Our youth can be romanticized. Our decisions centered around whether to go swimming, get friends together for a sandlot baseball game or “agonize” over trading a Ted Williams baseball card for Enos “Country” Slaughter or Allie “Chief” Reynolds.

Somebody else made the meaningful decisions for us. We were free from the tethers of school when the Fourth of July came around.

Major League baseball and its cloistered circle of only 16 teams held our every thought.

Both the American and National League always scheduled traditional doubleheaders on Memorial Day, the Fourth of July and Labor Day. One admission doubleheaders usually having a 1 p.m. start to the openers, and usually having full houses in places other than Washington, Pittsburgh and Kansas City.

It was the half-way point in the season.

The red-hot pennant races had yet to be joined but Williams, Stan Musial, Mickey Mantle, the Dodgers, and those teams chasing the New York Yankees were already in full stride after batting titles, league laurels or World Series rings.

Baltimore had gotten a team in 1954 and the Orioles were interesting because manager Paul Richards was busy putting together a “kiddie corps” of pitchers including several peach-fuzz youngsters barely past 20 years of age.

The hum-drum Washington Senators were close by and despite owner Clark Griffith’s shoe-string approach to economics the team did televise games at times and getting reasonable seats at the old ball park on Florida Avenue was never a problem.

Getting to see a holiday doubleheader was a much-awaited treat if you were 10 or 11 years old.

It didn’t matter that Washington’s Sam Dente, Mickey Grasso, Mickey McDermott, Carlos Paula and Herbie Plews were closer to baseball extinction or the minor leagues than the Hall of Fame.

Washington had Gil Coan, Eddie Yost, Bob Porterfield, Roy Sievers, Jim Lemon, Pedro Ramos and Camillo Pascual to defend the Griffith Stadium fort against the Yankees, Red Sox and White Sox.

The Orioles were an up-and-coming organization that didn’t seem to think about their years in St. Louis as the bedraggled Browns.

Jim Gentile was a slugging first baseman. Clint Courtney was a take-no-guff catcher. Even though he had his difficulties on the bases, Jackie Brandt cruised center field and Bob Boyd was a consistent singles hitter.

But it was the work-in-progress pitching staff that had Milt Pappas, Steve Barber, Jim Palmer, Jack Fisher and Chuck Estrada as its cornerstones that gave promise of years of progress to come and helped draw fans to Baltimore’s side.

The Fourth of July came.

People ran in the dusk with sparklers.

The Orioles and Senators ran until dusk on the base paths.

The pre-teens in the surrounding area ran with them.

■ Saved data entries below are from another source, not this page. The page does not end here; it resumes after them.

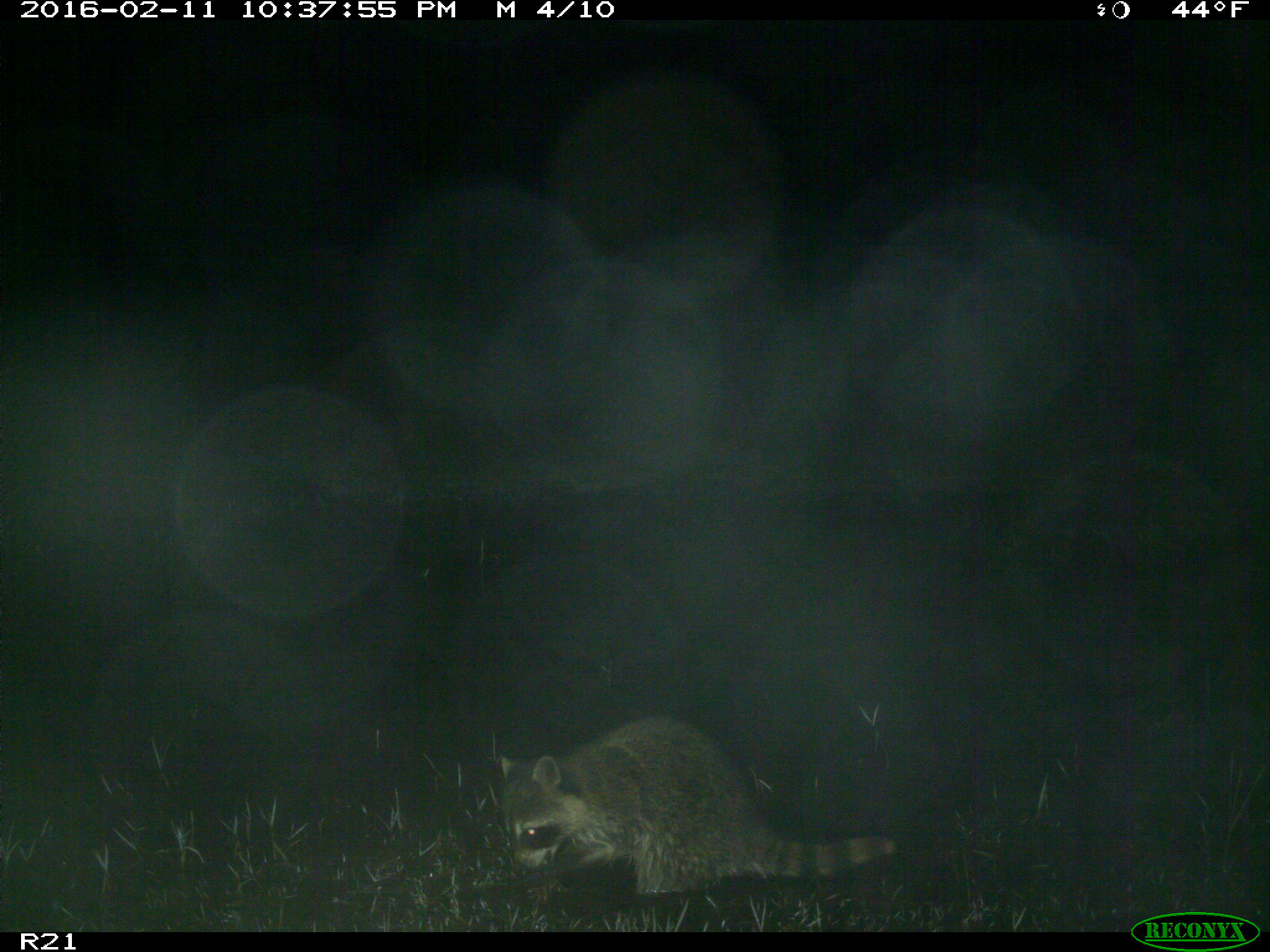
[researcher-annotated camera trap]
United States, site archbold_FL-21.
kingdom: Animalia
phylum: Chordata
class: Mammalia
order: Carnivora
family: Procyonidae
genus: Procyon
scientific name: Procyon lotor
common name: common raccoon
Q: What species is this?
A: Procyon lotor (common raccoon).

Traditions were extended. Some first-seen happenings were created by players like Pete Runnels or Mickey Vernon in Washington or Bob Turley, Vern Stephens or Bobo Holliman in Baltimore. Holliman pitched a no-hitter in first major league start, but did very little following his gem.

Youngsters could roam freely at either Griffith Stadium or Memorial Stadium in Baltimore. Foul balls could be chased even two sections away from where you were sitting. The rather sparse crowds were polite enough to careening youngsters.

And then the doubleheaders were over, and Washington and Baltimore were lucky if they had gained a split of the two games games against Cleveland’s Bob Lemon and Mike Garcia or Chicago’s Billy Pierce and Dandy Dick Donivan.

The wait until the next scheduled doubleheaders on Labor Day seemed interminable.

But when you are 11, that interval can be filled with other things baseball and other things outdoors.